** Start INFORMATION SHOWN **

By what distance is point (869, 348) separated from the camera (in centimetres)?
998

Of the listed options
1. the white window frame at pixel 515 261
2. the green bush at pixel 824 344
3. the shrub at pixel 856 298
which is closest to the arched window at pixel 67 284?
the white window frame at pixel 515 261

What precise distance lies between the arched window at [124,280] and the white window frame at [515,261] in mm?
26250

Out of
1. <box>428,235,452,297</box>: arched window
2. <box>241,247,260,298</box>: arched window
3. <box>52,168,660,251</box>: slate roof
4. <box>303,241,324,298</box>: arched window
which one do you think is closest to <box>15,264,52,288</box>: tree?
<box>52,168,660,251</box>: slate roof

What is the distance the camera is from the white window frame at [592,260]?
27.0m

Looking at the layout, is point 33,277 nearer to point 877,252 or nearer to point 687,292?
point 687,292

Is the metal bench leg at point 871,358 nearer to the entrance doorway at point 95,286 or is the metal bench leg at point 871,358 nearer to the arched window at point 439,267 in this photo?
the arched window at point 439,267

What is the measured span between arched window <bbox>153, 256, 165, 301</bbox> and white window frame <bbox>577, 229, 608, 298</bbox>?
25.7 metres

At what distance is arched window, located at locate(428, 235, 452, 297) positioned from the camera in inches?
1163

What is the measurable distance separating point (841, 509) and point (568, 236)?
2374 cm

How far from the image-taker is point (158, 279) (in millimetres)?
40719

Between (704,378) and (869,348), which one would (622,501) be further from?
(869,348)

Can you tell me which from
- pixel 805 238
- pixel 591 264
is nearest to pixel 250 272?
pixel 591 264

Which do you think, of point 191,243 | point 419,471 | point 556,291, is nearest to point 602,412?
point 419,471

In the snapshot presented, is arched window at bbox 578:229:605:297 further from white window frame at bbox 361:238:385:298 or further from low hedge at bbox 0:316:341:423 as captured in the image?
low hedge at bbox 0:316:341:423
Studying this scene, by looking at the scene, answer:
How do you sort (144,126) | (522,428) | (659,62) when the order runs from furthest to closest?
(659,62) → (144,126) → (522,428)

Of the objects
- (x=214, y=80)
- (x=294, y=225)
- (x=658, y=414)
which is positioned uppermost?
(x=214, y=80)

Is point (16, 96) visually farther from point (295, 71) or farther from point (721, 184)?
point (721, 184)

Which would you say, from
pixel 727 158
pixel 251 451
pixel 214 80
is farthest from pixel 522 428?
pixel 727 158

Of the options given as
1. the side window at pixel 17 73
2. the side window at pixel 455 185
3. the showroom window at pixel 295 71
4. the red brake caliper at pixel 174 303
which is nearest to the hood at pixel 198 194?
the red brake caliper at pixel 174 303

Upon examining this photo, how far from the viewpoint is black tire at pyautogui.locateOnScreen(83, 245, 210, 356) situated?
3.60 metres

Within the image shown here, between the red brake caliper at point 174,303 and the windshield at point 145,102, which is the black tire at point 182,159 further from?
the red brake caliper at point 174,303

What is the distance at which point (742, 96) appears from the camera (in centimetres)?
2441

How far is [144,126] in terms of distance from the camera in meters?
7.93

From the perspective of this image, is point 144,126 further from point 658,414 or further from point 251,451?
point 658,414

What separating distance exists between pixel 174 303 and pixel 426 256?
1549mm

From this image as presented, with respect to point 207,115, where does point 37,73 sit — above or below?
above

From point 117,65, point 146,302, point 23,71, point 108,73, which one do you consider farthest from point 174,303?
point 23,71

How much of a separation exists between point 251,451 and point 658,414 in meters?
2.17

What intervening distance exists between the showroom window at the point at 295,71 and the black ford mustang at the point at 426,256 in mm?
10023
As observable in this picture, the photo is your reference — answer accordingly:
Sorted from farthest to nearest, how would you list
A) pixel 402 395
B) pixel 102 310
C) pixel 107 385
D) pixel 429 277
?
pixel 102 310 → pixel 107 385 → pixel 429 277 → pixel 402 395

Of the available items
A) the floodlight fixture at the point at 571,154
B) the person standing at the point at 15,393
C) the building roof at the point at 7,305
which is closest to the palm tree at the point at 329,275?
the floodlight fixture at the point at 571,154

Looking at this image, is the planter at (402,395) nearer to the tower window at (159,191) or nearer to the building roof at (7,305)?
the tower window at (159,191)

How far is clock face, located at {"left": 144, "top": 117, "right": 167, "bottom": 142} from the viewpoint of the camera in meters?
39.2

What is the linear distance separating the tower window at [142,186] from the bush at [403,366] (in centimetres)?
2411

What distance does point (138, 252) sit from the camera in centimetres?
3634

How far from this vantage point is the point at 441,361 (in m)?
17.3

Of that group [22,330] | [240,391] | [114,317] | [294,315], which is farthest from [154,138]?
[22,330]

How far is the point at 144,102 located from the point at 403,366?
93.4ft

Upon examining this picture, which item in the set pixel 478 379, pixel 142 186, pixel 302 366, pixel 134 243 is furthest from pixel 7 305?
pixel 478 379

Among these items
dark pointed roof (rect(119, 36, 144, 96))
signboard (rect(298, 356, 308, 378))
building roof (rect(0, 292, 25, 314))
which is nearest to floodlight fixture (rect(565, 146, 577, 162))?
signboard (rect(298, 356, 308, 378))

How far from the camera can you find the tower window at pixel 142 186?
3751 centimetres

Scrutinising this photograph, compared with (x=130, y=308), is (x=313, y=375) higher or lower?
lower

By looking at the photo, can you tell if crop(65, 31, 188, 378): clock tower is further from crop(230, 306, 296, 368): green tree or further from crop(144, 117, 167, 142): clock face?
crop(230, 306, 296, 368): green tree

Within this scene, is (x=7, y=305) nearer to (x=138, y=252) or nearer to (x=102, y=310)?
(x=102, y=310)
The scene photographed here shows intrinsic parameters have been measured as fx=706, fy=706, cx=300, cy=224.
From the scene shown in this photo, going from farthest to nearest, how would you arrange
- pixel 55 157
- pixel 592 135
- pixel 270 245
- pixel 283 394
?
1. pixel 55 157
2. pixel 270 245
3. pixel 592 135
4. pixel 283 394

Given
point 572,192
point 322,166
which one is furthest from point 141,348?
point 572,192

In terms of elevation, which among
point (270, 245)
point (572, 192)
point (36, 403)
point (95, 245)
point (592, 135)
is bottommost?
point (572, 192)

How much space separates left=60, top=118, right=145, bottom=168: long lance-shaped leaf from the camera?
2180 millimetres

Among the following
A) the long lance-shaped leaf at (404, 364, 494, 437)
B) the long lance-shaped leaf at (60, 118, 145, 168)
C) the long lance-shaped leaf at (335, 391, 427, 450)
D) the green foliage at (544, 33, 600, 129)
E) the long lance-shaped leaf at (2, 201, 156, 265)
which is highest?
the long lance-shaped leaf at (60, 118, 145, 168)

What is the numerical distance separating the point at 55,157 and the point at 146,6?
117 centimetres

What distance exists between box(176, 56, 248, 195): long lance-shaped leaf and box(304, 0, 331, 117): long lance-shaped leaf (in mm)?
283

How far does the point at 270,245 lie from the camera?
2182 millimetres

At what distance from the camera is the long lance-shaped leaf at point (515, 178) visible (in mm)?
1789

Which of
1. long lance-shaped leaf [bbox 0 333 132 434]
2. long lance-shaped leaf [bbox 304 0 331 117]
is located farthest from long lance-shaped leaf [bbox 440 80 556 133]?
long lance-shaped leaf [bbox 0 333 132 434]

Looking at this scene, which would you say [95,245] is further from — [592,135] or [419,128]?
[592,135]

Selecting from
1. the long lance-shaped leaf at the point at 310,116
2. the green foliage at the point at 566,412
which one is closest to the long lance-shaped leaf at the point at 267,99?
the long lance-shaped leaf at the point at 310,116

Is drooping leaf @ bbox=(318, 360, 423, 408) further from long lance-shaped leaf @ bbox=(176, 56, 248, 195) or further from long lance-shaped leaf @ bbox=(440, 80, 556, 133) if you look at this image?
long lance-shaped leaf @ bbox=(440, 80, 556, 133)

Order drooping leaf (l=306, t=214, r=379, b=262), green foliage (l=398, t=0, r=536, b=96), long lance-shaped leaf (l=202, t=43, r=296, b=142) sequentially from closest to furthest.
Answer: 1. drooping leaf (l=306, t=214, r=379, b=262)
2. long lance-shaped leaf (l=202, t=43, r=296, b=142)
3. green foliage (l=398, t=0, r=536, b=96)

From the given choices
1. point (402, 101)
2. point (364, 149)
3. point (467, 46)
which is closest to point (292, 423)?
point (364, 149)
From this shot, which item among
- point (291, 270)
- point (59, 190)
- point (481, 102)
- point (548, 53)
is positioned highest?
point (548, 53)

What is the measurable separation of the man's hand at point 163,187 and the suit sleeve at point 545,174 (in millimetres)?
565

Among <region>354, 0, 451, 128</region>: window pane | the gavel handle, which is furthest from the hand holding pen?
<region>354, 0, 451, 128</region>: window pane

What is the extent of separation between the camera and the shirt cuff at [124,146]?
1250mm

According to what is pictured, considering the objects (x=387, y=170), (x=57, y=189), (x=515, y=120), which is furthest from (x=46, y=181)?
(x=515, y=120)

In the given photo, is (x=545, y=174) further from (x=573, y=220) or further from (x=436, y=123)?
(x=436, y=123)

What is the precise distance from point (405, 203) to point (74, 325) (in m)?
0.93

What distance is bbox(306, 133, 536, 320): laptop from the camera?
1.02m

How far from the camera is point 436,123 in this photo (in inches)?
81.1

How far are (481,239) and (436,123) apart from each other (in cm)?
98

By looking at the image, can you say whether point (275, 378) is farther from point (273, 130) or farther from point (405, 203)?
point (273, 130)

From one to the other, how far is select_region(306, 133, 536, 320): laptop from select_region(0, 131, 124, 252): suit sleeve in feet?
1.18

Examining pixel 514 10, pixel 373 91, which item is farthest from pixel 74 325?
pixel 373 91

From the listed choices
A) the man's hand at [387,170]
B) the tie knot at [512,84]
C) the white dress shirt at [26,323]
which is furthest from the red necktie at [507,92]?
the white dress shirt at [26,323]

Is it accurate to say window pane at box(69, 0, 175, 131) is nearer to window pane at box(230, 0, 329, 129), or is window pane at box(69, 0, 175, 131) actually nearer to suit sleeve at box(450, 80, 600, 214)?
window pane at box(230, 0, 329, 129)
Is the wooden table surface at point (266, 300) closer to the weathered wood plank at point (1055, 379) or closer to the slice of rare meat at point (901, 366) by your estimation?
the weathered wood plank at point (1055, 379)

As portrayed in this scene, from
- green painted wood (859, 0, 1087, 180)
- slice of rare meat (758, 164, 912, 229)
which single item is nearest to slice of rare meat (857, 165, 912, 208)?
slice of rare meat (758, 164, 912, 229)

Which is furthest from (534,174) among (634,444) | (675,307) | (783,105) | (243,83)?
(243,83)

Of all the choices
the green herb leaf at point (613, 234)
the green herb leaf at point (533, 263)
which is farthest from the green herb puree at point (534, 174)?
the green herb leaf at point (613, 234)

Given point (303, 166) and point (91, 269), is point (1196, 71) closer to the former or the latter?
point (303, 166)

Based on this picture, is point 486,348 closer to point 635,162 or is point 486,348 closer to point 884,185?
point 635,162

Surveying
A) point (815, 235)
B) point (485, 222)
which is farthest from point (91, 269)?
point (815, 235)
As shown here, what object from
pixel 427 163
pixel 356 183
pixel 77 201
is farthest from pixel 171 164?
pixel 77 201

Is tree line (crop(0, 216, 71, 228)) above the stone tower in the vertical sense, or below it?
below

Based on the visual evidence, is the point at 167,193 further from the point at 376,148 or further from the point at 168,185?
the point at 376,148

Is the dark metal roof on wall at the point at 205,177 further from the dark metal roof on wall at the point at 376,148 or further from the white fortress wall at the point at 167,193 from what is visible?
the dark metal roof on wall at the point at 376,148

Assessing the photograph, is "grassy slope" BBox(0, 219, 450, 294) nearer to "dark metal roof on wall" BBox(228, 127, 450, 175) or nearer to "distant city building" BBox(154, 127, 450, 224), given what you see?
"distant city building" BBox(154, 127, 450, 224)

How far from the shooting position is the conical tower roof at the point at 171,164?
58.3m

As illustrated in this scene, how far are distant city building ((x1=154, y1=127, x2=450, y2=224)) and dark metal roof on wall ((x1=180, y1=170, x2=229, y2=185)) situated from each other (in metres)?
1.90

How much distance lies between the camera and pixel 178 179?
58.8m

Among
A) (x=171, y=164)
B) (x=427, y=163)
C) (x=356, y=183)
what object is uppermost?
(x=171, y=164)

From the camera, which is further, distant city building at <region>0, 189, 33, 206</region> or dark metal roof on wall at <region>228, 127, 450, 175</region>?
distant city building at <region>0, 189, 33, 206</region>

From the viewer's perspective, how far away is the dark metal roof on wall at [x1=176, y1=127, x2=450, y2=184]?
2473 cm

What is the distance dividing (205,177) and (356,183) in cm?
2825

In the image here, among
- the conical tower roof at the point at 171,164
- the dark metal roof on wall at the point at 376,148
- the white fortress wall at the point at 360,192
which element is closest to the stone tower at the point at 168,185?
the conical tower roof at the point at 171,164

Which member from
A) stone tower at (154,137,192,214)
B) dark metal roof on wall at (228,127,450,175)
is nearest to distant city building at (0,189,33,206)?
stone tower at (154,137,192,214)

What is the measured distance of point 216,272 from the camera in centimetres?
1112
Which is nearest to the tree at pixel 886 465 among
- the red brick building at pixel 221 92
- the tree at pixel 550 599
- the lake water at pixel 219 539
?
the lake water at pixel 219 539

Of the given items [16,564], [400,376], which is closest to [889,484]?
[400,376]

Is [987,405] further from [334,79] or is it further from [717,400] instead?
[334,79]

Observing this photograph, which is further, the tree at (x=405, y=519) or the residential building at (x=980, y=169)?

** End INFORMATION SHOWN **

Rewrite only the part of the records that opens with the line containing "How far is the" and closes with the line containing "117 centimetres", substituting "bell tower" for "clock tower" and leaving everything else unchanged.

OUTPUT OF THE EXERCISE →
How far is the point at 144,102 located from the point at 403,366?
93.4ft

Upon examining this picture, which item in the set pixel 478 379, pixel 142 186, pixel 302 366, pixel 134 243 is furthest from pixel 7 305?
pixel 478 379

Among these items
dark pointed roof (rect(119, 36, 144, 96))
signboard (rect(298, 356, 308, 378))
building roof (rect(0, 292, 25, 314))
which is nearest to floodlight fixture (rect(565, 146, 577, 162))?
signboard (rect(298, 356, 308, 378))

How far from the camera can you find the tower window at pixel 142 186?
3751 centimetres

Scrutinising this photograph, compared with (x=130, y=308), is (x=313, y=375) higher or lower?
lower

By looking at the photo, can you tell if crop(65, 31, 188, 378): bell tower is further from crop(230, 306, 296, 368): green tree or further from crop(144, 117, 167, 142): clock face?
crop(230, 306, 296, 368): green tree

Within this scene, is (x=7, y=305) nearer to (x=138, y=252) or nearer to (x=102, y=310)?
(x=102, y=310)
The scene photographed here shows intrinsic parameters have been measured as fx=706, fy=706, cx=300, cy=224.
From the scene shown in this photo, going from farthest to nearest, how would you arrange
- pixel 55 157
- pixel 592 135
- pixel 270 245
- pixel 283 394
?
1. pixel 55 157
2. pixel 270 245
3. pixel 592 135
4. pixel 283 394

Given
point 572,192
point 322,166
which one is furthest from point 141,348?
point 572,192

In terms of elevation, which among
point (270, 245)
point (572, 192)
point (36, 403)
point (95, 245)
point (592, 135)
is bottommost?
point (572, 192)

How much space separates left=60, top=118, right=145, bottom=168: long lance-shaped leaf from the camera?
2180 millimetres

Among the following
A) the long lance-shaped leaf at (404, 364, 494, 437)
B) the long lance-shaped leaf at (60, 118, 145, 168)
C) the long lance-shaped leaf at (335, 391, 427, 450)
D) the green foliage at (544, 33, 600, 129)
E) the long lance-shaped leaf at (2, 201, 156, 265)
which is highest?
the long lance-shaped leaf at (60, 118, 145, 168)

What is the numerical distance separating the point at 55,157 and the point at 146,6?
117 centimetres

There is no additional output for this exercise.